»»
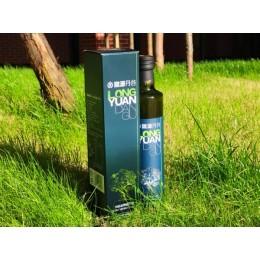 陇南橄榄油陇源丹谷特级初榨橄榄油750ml一等品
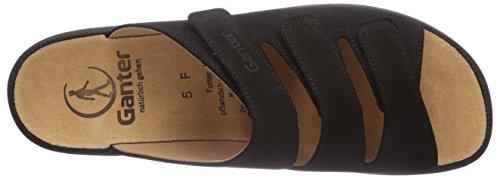 Ganter Selina, Weite F, Mules Femme Noir (schwarz 0100)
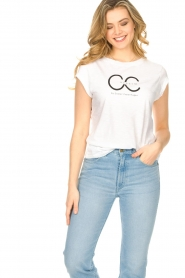CC Heart |  T-shirt with logo Sem | grey  | Picture 4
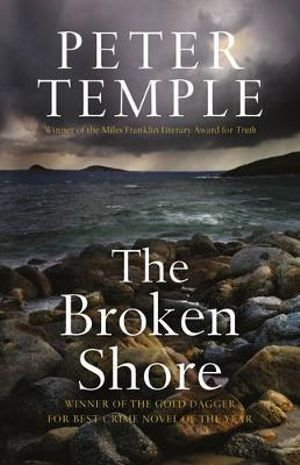 The Broken Shore - Peter Temple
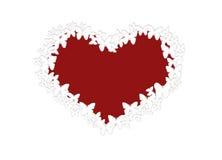 Corazón rojo de mariposas sin fondo Fotografía de archivo libre de regalías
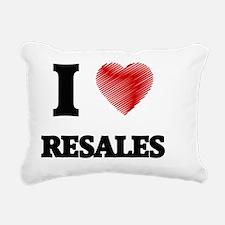 I Love Resales Rectangular Canvas Pillow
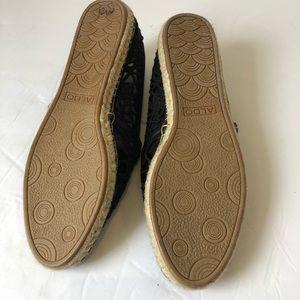 Aldo Shoes - Aldo Black Lace Espadrilles Flats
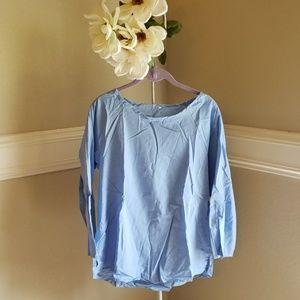Tops - Baby Blue Linen top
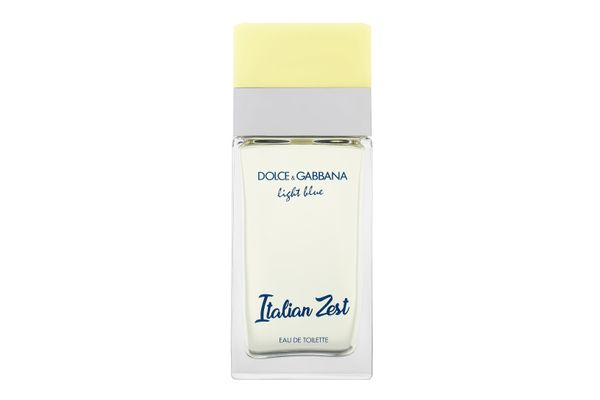 Light Blue Italian Zest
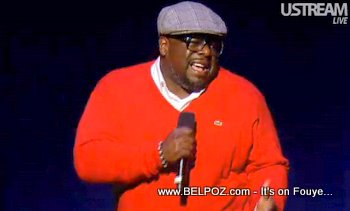 Cedric The Entertainer Lopez Help Haiti Concert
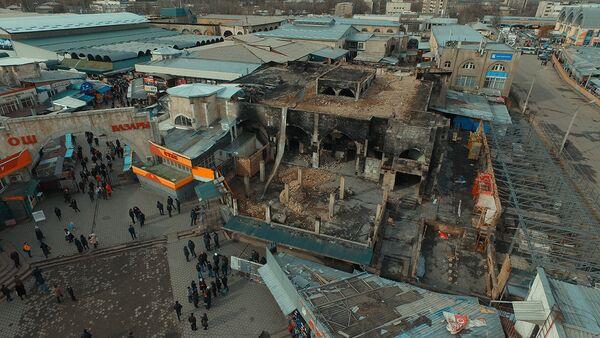 Что осталось от торгового центра после пожара на Ошском рынке — аэросъемка - Sputnik Тоҷикистон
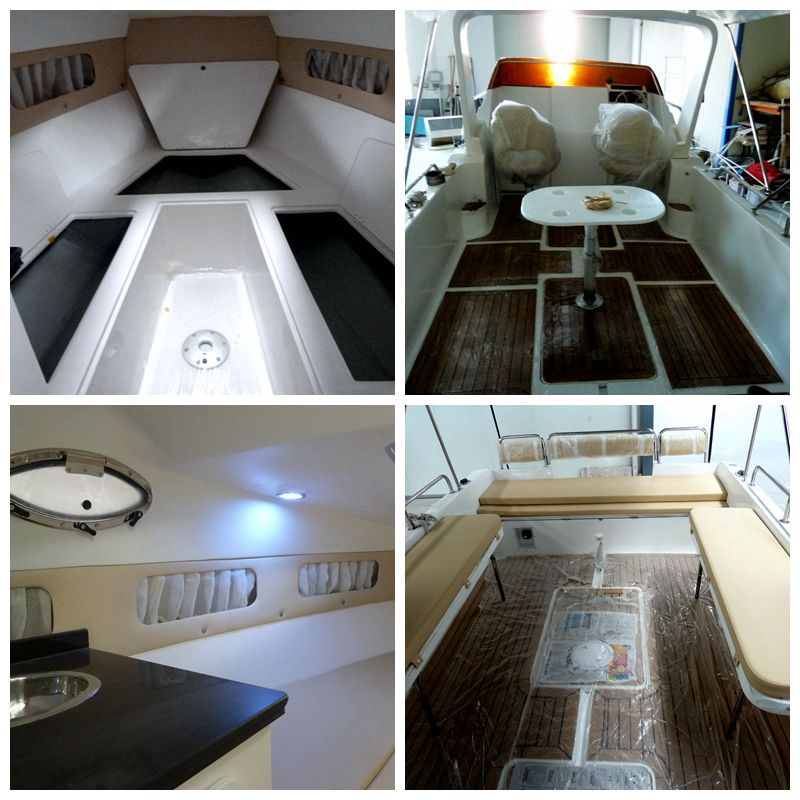 Waterwish Boat QD 25 CABIN Fiberglass fishing Boat For Sale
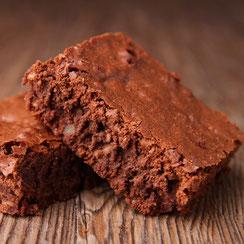 Brownie au chocolat fabriqué par Ma Boulangerie Café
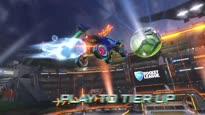 Rocket League - Rocket Pass Teaser Trailer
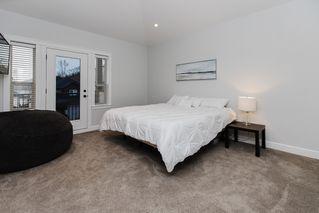 "Photo 13: 24630 101 Avenue in Maple Ridge: Albion House for sale in ""JACKSON RIDGE"" : MLS®# R2518222"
««
◆ REQUIRED WORK: Find the line with "Cedric The Entertainer" in the data above, and from there retype each line exactly through the line with "Brownie au chocolat", skipping the pictures along the way.

◆ ANSWER BOX:
 Cedric The Entertainer Lopez Help Haiti Concert
 Что осталось от торгового центра после пожара на Ошском рынке — аэросъемка - Sputnik Тоҷикистон
 Waterwish Boat QD 25 CABIN Fiberglass fishing Boat For Sale
 Brownie au chocolat fabriqué par Ma Boulangerie Café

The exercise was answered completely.